Predicting Long-Term Human Behaviors in Discrete Representations via Physics-Guided Diffusion
Zhitian Zhang, Anjian Li, Angelica Lim, Mo Chen
TL;DR
Addresses the problem of long-horizon human trajectory forecasting by modeling the future discrete action sequence as $p(A|S)$ conditioned on past states, with $S=ig\{X,C\big\}$, and decoding to continuous trajectories via a Hierarchical Action Quantization (HAQ) VQ-VAE. The method combines a two-level HAQ to discretize trajectories, a denoising diffusion probabilistic model to sample $A$ in the discrete space using analog-bits, and reachability guidance derived from Hamilton-Jacobi reachability to bias sampling toward physically feasible sequences. The three main contributions are: (1) HAQ encoder/decoder for context- and trajectory-conditioned discrete actions, (2) a DDPM-based diffusion model operating in the discrete latent space to approximate $p(A|S)$, and (3) reachability-guided sampling that imposes physical constraints without retraining classifiers. Evaluations on SSN and JRDB demonstrate superior long-term ADE/FDE performance and competitive multimodality, indicating the approach enables safe, multimodal long-horizon planning for robotics and autonomous systems.
Abstract
Long-term human trajectory prediction is a challenging yet critical task in robotics and autonomous systems.

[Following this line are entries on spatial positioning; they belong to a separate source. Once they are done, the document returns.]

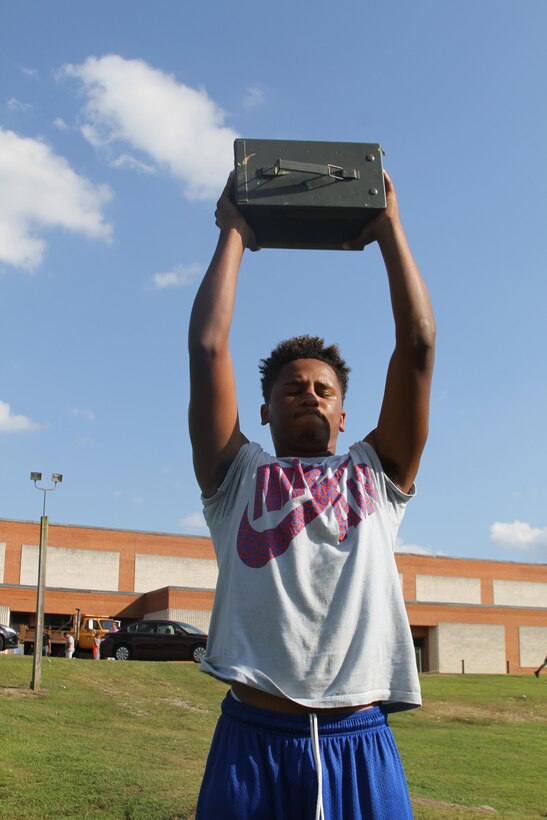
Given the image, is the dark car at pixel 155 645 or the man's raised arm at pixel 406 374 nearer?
the man's raised arm at pixel 406 374

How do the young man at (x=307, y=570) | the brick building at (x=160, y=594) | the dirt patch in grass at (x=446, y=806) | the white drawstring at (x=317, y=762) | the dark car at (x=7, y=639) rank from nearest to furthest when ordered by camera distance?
1. the white drawstring at (x=317, y=762)
2. the young man at (x=307, y=570)
3. the dirt patch in grass at (x=446, y=806)
4. the dark car at (x=7, y=639)
5. the brick building at (x=160, y=594)

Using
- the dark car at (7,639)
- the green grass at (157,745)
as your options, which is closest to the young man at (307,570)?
the green grass at (157,745)

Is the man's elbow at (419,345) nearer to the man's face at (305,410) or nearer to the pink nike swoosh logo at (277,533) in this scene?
the man's face at (305,410)

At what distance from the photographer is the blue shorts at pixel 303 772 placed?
6.70 feet

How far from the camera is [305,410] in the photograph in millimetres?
2510

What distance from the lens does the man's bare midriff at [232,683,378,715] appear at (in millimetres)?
2115

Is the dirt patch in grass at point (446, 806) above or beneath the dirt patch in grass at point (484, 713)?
above

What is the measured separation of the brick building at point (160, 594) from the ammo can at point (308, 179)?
40249mm

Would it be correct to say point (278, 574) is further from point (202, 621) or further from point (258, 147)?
point (202, 621)

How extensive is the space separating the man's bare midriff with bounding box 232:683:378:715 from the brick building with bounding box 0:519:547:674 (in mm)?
40188

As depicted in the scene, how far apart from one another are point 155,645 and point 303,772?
1072 inches

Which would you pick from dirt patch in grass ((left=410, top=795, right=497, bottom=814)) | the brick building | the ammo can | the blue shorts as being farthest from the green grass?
the brick building

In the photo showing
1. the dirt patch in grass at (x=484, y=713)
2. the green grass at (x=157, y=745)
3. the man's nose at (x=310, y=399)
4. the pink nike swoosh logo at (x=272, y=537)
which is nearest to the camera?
the pink nike swoosh logo at (x=272, y=537)

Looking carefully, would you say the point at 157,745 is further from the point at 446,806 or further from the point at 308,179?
the point at 308,179
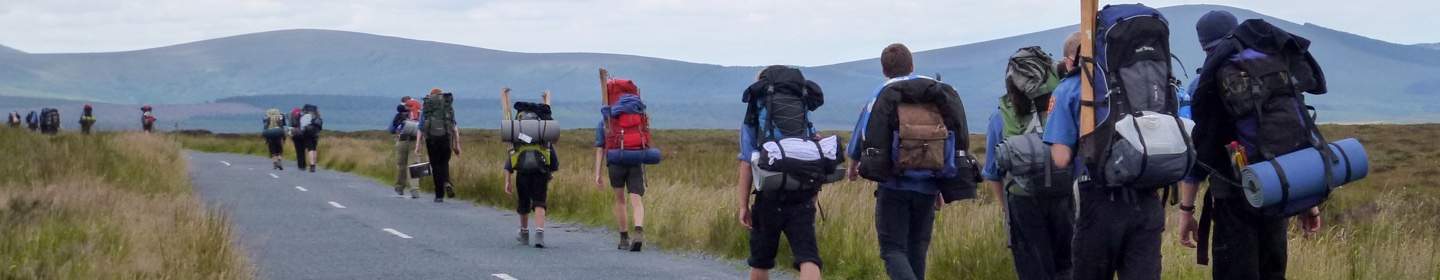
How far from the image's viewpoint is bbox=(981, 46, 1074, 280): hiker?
241 inches

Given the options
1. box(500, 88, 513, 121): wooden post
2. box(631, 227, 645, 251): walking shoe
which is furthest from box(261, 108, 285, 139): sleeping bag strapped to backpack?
box(631, 227, 645, 251): walking shoe

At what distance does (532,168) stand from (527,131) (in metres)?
0.32

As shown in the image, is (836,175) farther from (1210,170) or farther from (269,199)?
(269,199)

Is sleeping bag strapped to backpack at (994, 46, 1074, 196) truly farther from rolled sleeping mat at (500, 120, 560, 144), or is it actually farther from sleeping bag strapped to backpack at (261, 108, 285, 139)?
sleeping bag strapped to backpack at (261, 108, 285, 139)

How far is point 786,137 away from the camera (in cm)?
714

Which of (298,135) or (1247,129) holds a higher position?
(1247,129)

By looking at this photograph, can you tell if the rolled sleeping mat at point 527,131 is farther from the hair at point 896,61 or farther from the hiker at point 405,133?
the hiker at point 405,133

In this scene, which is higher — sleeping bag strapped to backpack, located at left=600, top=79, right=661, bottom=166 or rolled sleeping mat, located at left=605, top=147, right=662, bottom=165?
sleeping bag strapped to backpack, located at left=600, top=79, right=661, bottom=166

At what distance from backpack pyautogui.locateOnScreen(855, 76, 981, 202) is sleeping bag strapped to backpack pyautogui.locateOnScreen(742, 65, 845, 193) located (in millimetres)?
344

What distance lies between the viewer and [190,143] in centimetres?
6456

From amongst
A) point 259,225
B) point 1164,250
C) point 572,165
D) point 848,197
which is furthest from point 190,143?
point 1164,250

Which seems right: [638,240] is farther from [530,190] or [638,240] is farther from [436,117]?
[436,117]

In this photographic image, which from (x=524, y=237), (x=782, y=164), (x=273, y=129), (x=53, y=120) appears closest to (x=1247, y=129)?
(x=782, y=164)

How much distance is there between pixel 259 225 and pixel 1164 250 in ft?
31.6
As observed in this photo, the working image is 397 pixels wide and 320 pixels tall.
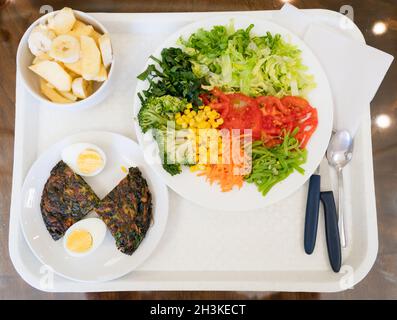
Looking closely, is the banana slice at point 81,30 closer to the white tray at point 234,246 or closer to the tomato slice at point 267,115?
the white tray at point 234,246

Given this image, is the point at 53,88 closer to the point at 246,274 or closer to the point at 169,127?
the point at 169,127

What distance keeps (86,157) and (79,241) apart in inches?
15.2

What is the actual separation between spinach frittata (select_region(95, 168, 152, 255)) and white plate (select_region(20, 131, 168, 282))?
0.05m

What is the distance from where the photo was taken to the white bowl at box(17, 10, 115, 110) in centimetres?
181

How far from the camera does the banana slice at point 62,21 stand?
1802 mm

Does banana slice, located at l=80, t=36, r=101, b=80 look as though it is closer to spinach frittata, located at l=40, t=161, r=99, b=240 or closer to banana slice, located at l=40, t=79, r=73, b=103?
banana slice, located at l=40, t=79, r=73, b=103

Prior work that studied how to predict accurate short-term human trajectories with only unimodal features often failed in long-term prediction. Reinforcement learning provides a good solution for learning human long-term behaviors but can suffer from challenges in data efficiency and optimization. In this work, we propose a long-term human trajectory forecasting framework that leverages a guided diffusion model to generate diverse long-term human behaviors in a high-level latent action space, obtained via a hierarchical action quantization scheme using a VQ-VAE to discretize continuous trajectories and the available context. The latent actions are predicted by our guided diffusion model, which uses physics-inspired guidance at test time to constrain generated multimodal action distributions. Specifically, we use reachability analysis during the reverse denoising process to guide the diffusion steps toward physically feasible latent actions. We evaluate our framework on two publicly available human trajectory forecasting datasets: SFU-Store-Nav and JRDB, and extensive experimental results show that our framework achieves superior performance in long-term human trajectory forecasting.